The area south of Qianmen Gate was once known for its brothels, and in the late 19th century the most popular attractions were not always the fragrant female courtesans imported from China’s south, but young – and sometimes not so young – men often referred to as xiànggong 相公. The term could mean “gentleman,” or an old-fashioned way for a wife to address her husband, but it was also a play on words, a loose homophone for “xiàng gūniáng” 像姑娘, or “as like a woman.” South of Liulichang, near where the Liufangqiao Metro Stop is today, was Hanjiatan, now known as Hanjia Hutong. Along with Shaanxi Hutong, Hanjiatan was famous for its proximity to the best theaters, the finest opera stages, and, of course, the most refined and comely actors.
For men of refinement, the theater was a venue of culture but also an erotic space. Patrons in particular focused their obsessions on the actors – almost always male – who played the dàn 旦, or lead female role in the performance. The dan became objects of desire and connoisseurship.

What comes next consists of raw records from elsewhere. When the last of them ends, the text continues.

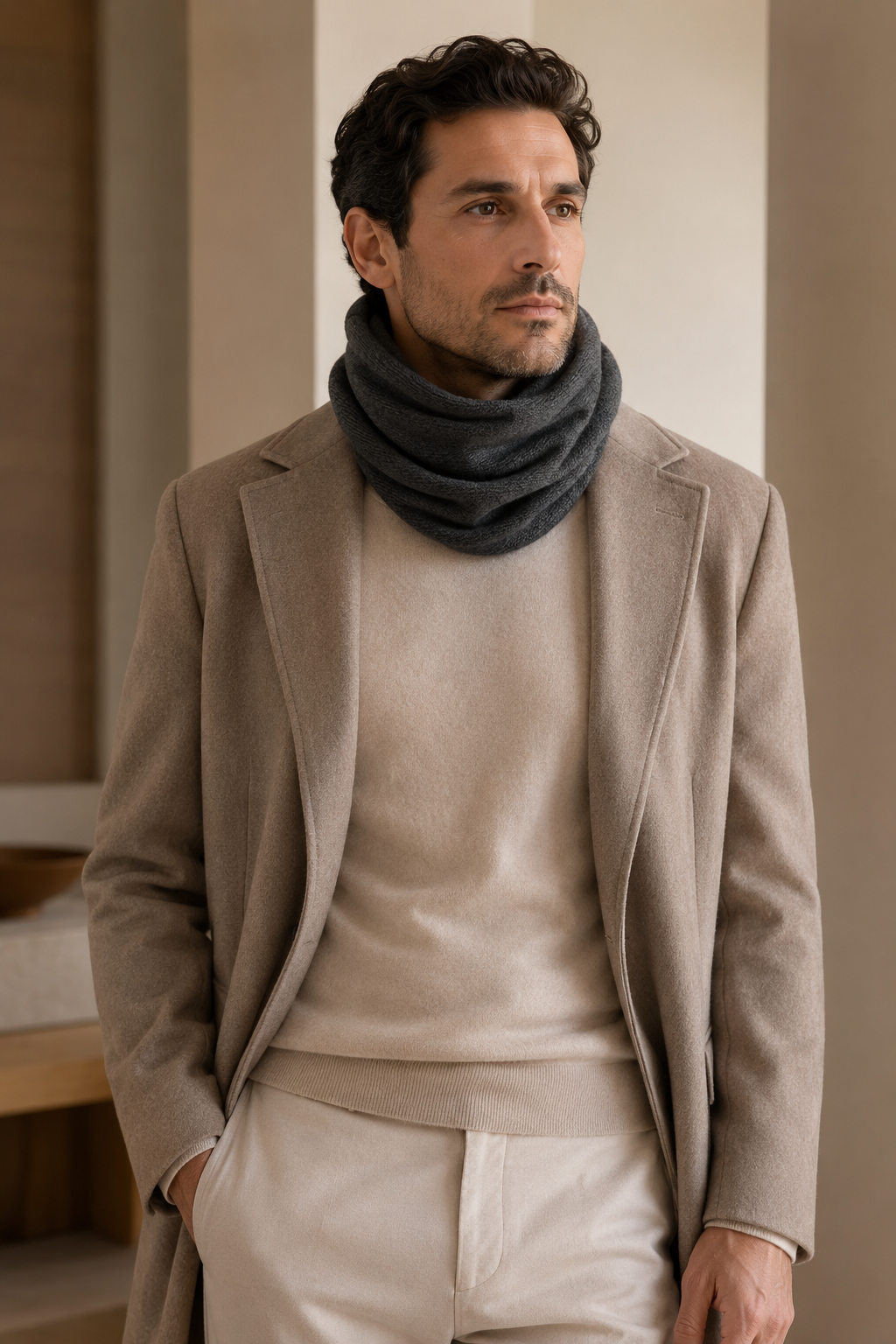 Pure Cashmere Neck Cowl - pure cashmere neck cowl new 01 main 03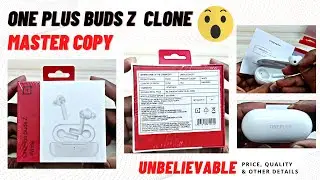 Клон наушников One Plus Buds Z | Мастер-копия | Распаковка и обзор на каннада | Невероятная цена и качество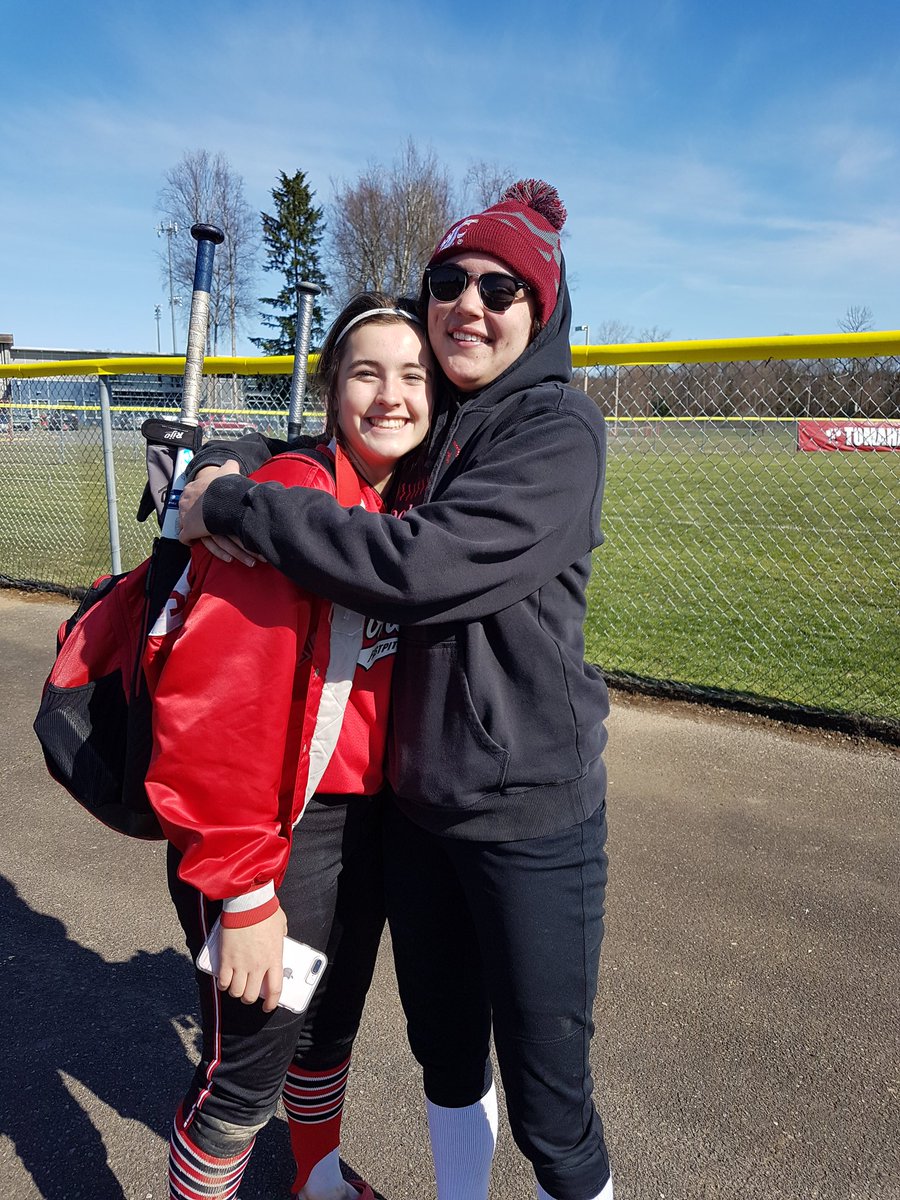 CrystelleFisher's tweet photo. Rijo Athletics Ruby Sugayan and Lily Fischer at their high school jamboree. #allaboutRuby https://t.co/4HVvixvZiC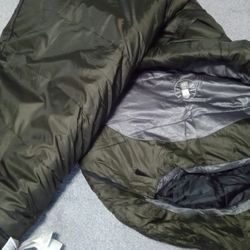 Coleman Big And Tall Cold Weather Sleeping Bag 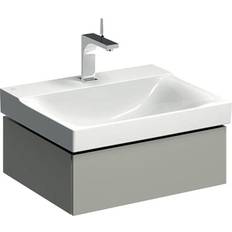 Beige Vanity Units for Single Basins Geberit Xeno 2 Waschtischunterschrank 580 x 220 x 462 mm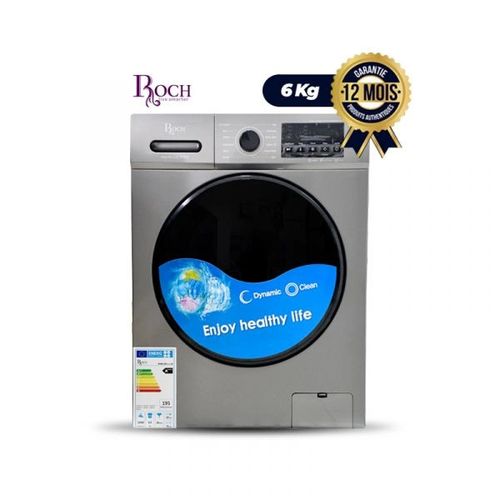 Roch - Machine à laver - 6KG - STORM WASH - Garantie 12 mois(A+++) - Prix  pas cher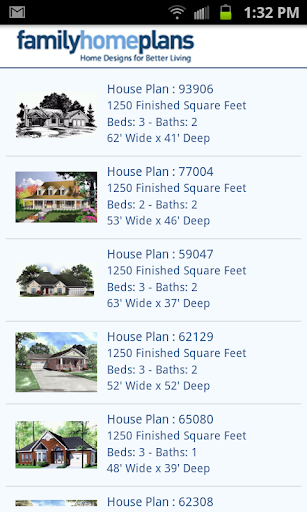 【免費生活App】House Plans by FamilyHomePlans-APP點子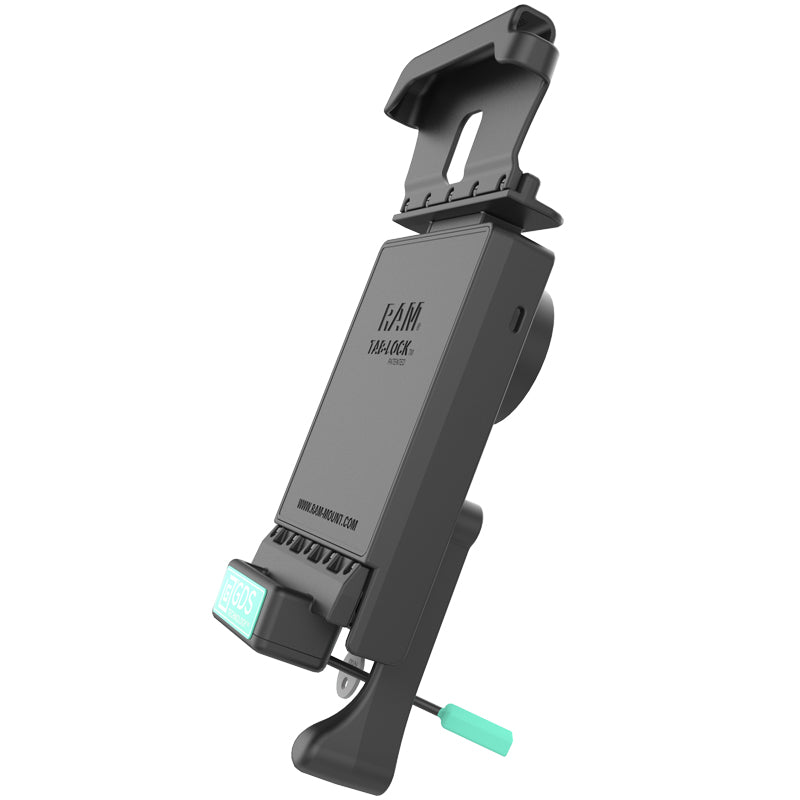 RAM GDS Locking Vehicle Dock for Samsung Tab Active2 RAM-GDS-DOCKL-V2-SAM29 (sku 59287)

Actors were encouraged to smile coquettishly at theatergoers and to mingle with more elite members of the audience who sat in curtained boxes or at tables.
The charged atmosphere of the theater was captured in this popular song from the early 19th century, translated by the historian Wu Cuncun:
“There is no place as thrilling as the upstairs stalls,
Those fellows look like they have money to spend.
A single smile from behind the curtain,
They won’t begrudge the thousand spent on the best table.”